Jamar Hydraulic Hand Dynamometer
The instrument in the image is a Jamar Hydraulic Hand Dynamometer - the gold standard clinical tool for measuring isometric grip strength.
What It Is
The Jamar dynamometer uses a sealed hydraulic mechanism to measure the compressive force generated when a patient squeezes the handle. An analog dial gauge at the top displays the reading, and a peak-hold (red) needle locks at the maximum force reached so the clinician can record it after the squeeze. The gauge reads in both kilograms (kg) and pounds (lbs), typically up to 90 kg / 200 lbs.
Key Features
| Feature | Detail |
|---|
| Hydraulic mechanism | Sealed system for accurate, repeatable readings - no perceptible handle movement |
| Adjustable handle | 5 grip positions to fit different hand sizes |
| Peak-hold needle | Locks at maximum force; manually reset between tests |
| Dual scale dial | Reads in both kg and lbs |
| Durable build | Cast aluminum body for heavy clinical use |
Clinical Use Cases
1. Hand Trauma and Dysfunction Assessment
Used post-injury (fractures, tendon repairs, nerve damage) to objectively quantify grip strength and track recovery. Campbell's Operative Orthopaedics recommends recording results at all five handle positions with three successive determinations per position.
2. Rehabilitation Progress Monitoring
Provides objective, reproducible data points during physical and occupational therapy to confirm whether a patient is improving.
3. Rheumatologic Assessment
In rheumatoid arthritis (RA), grip strength decline is an early and sensitive marker of joint inflammation and disease activity, as noted in Firestein & Kelley's Textbook of Rheumatology.
4. Functional Capacity Evaluation (FCE)
Used in occupational medicine and legal/insurance contexts to establish a worker's capacity for manual tasks.

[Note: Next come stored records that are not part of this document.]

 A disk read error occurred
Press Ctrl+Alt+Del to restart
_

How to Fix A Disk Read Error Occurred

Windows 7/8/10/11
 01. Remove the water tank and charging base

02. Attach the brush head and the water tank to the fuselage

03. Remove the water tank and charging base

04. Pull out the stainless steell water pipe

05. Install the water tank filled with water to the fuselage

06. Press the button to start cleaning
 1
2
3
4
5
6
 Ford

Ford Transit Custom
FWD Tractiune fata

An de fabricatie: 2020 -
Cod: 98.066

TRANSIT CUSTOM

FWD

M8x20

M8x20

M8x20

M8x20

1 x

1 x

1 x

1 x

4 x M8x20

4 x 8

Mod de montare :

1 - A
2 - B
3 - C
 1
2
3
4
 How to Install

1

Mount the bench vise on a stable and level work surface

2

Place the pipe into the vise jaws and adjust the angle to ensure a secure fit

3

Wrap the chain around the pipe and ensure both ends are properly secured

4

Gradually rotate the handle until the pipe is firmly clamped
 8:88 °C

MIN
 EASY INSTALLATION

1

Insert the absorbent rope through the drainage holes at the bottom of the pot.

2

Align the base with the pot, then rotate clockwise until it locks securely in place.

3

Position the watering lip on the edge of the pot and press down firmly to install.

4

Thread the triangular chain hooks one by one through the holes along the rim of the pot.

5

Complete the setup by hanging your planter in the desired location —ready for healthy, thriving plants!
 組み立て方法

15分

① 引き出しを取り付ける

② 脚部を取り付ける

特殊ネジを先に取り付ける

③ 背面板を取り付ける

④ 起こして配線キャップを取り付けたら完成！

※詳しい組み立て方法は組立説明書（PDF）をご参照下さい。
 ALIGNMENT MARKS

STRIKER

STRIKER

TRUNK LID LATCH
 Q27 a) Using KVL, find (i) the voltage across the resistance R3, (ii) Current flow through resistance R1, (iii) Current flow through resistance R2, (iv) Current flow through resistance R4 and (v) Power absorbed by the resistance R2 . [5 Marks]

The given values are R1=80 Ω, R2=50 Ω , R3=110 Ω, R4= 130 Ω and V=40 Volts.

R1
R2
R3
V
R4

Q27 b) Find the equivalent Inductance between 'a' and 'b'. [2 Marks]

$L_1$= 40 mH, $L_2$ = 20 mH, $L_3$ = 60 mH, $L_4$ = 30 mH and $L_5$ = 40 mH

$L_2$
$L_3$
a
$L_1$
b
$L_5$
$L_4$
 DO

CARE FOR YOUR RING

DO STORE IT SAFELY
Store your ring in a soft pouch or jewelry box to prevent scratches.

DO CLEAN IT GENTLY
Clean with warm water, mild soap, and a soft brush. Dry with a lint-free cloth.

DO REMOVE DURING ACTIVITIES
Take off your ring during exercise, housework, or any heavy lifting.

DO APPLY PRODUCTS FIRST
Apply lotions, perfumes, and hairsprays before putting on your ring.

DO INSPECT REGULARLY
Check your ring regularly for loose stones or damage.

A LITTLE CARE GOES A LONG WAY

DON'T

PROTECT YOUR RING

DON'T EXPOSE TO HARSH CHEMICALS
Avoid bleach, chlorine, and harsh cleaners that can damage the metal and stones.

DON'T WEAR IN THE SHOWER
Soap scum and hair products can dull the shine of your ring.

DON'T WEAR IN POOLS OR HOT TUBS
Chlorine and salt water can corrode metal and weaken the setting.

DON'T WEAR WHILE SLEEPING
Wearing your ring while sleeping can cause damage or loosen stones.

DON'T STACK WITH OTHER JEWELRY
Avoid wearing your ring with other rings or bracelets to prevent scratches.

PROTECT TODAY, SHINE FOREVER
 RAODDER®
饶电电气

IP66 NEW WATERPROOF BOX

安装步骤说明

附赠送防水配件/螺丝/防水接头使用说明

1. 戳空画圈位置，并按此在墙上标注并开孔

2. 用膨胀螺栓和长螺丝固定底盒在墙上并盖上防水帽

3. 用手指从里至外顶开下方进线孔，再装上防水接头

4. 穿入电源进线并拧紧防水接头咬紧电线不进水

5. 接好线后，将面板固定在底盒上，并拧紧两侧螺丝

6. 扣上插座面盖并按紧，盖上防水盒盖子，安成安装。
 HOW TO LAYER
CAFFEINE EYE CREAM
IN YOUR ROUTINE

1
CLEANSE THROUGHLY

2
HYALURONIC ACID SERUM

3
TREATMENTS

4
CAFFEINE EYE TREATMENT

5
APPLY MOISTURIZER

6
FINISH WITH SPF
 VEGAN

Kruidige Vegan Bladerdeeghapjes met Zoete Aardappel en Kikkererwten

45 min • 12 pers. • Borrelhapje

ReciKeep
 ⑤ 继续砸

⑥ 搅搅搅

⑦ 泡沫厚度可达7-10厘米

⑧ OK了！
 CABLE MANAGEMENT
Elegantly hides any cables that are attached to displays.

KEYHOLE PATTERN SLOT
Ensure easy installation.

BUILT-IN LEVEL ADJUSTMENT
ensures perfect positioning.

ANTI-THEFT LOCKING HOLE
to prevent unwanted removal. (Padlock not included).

5. Frailty and Nutritional Screening
Miller's Anesthesia and GI/liver disease textbooks cite the Jamar dynamometer as a surrogate measure of total body muscle mass and a frailty marker - relevant for pre-operative risk stratification and assessing protein-calorie malnutrition.
6. Neurological Assessment
In psychiatry and neurology, lateralized grip strength comparison (dominant vs. non-dominant hand) helps detect hemispheric motor asymmetry (referenced in Kaplan & Sadock's Comprehensive Textbook of Psychiatry).
7. Detecting Effort Inconsistency (Malingering)
The five-position grip test produces a characteristic bell-shaped curve in genuine effort. A flat curve suggests submaximal effort, useful in medicolegal evaluations.
How the Test Is Performed (Standard Protocol)
- Patient seated, elbow at 90°, forearm neutral
- Three successive squeezes at each of the 5 handle positions
- Dominant and non-dominant hands both tested
- Average or maximum of three trials recorded
- Results compared against age- and sex-matched normative data
Who Uses It
- Occupational therapists (most common users)
- Physical therapists
- Hand surgeons and orthopedic surgeons
- Rheumatologists
- Anesthesiologists (pre-op frailty screening)
- Neurologists / psychiatrists (lateralized testing)
- Sports medicine physicians
The Jamar is considered the
gold standard for grip strength measurement, with
published reliability data showing excellent test-retest and inter-rater reliability (r = 0.97-0.99).